Textauszug:
———
Eine Liste ist eine Liste ist eine Liste. Ein Jahr in Büchern: 2020. Erinnerung, sprich. In neun Miniaturen.
Rumena Bužarovska: My Husband
Anfang des Jahres macht mir M. ein Angebot, das ich unmöglich ablehnen kann. Er möchte mich beim Aufbau einger eigenen Webseite unterstützen. Wir treffen uns mehrfach im Kaffeehaus, telefonieren und diskutieren Entwürfe. Die Seite soll an meinem Geburtstag im März online gehen. Ich überarbeite Texte und Bilder, schreibe eine kurze Biographie über mich, die Malina von Ingeborg Bachmann plagiiert, und führe ein Interview mit dem Kētos-Verlag. S. macht Photos von mir im Wiener Rathaus. An meinem Geburtstag begießen wir den neuen Literaturpalast.
———
Einträge zur Konturbeschriftung
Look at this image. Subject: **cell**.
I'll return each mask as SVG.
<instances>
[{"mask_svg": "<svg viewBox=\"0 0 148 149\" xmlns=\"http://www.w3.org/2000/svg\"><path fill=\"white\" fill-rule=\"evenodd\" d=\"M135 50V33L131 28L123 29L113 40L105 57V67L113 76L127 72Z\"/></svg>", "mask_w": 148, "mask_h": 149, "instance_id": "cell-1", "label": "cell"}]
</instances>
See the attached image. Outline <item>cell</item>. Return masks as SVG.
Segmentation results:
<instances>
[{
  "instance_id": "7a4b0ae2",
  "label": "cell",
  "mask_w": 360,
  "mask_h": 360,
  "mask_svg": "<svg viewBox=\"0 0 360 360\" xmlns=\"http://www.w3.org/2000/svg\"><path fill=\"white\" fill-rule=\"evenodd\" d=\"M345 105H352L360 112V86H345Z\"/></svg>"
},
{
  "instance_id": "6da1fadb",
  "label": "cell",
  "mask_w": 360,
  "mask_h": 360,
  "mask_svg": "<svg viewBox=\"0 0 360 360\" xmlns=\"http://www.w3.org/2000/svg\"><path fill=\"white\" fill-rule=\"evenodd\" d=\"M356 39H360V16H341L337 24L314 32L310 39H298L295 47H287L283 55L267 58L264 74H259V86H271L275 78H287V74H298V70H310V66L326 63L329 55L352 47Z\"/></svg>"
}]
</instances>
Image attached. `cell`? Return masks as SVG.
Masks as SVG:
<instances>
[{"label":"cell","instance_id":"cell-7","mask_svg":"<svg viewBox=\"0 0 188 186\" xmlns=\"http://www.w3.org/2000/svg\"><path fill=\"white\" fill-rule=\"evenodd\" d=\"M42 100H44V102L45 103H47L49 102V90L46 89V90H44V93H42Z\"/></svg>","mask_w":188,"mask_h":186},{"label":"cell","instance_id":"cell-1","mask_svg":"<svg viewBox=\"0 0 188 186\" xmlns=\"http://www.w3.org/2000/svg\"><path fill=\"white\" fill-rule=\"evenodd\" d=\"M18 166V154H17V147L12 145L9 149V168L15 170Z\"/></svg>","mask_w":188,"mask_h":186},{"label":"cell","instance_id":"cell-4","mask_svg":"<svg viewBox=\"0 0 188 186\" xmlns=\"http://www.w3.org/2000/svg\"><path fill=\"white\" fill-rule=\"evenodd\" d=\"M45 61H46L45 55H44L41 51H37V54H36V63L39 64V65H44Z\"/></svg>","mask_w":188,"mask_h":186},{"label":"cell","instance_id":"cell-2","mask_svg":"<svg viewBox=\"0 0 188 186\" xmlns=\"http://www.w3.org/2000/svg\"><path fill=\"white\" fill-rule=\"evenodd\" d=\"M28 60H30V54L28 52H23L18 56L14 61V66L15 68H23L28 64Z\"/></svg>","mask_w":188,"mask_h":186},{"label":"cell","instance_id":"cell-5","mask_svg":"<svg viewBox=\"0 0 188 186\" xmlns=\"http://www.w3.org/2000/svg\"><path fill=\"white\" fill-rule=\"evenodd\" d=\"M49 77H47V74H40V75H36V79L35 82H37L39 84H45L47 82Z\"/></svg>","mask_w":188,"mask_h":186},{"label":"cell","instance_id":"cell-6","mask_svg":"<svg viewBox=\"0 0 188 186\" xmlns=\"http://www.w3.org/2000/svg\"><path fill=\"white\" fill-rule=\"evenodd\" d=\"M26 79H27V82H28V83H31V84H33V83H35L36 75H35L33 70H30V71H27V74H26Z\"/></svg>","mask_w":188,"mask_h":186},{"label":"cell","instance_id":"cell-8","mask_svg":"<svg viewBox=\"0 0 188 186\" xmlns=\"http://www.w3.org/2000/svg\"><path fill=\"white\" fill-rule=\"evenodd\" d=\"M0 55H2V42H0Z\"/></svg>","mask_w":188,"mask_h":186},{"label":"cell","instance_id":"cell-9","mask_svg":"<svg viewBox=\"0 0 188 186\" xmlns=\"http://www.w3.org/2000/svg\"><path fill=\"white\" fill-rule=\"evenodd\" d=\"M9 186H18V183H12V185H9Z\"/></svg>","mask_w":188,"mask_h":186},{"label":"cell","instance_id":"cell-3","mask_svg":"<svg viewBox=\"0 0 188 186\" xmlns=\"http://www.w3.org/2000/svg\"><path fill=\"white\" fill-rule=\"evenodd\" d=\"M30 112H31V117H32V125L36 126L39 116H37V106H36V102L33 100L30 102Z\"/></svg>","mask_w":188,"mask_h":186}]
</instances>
———
Aufgaben:
**A)** Beantworte diese Fragen zum Jahresrückblick:
(i) In wie vielen Miniaturen wird das Jahr erzählt?
(ii) Wann soll die eigene Webseite online gehen?
(iii) Wo entstehen die Photos, die S. macht?
**B)** Schreibe den Jahresrückblick nach seinem letzten Satz weiter.
Die Einträge haben hiermit nichts zu tun.

Erwartete Antworten:
**A)**
(i) In neun Miniaturen.
(ii) Am Geburtstag der Erzählperson im März.
(iii) Im Wiener Rathaus.

**B)**
Das Frühjahr bringt gleich drei Moderationsaufträge. Dabei geht um die Veranstaltung Zugezogen. Feminin auf der Leipziger Buchmesse, die Diskussionsrunde Zusammen liest man weniger allein in Wien und ein Gespräch mit den Autorinnen Lana Bastašić und Rumena Bužarovska an der Berliner Volksbühne im Rahmen des Festivals POST WEST. Keine der genannten Veranstaltungen findet statt. Im Moment der Absage beschäftige ich mich gerade mit den Erzählungen von Bužarovska. Die englische Ausgabe des Bandes versteckt sich nun angelesen in meinem Bücherregal. Sie wartet auf ihren deutschsprachigen Zwilling, der im Frühjahr 2021 erscheinen wird.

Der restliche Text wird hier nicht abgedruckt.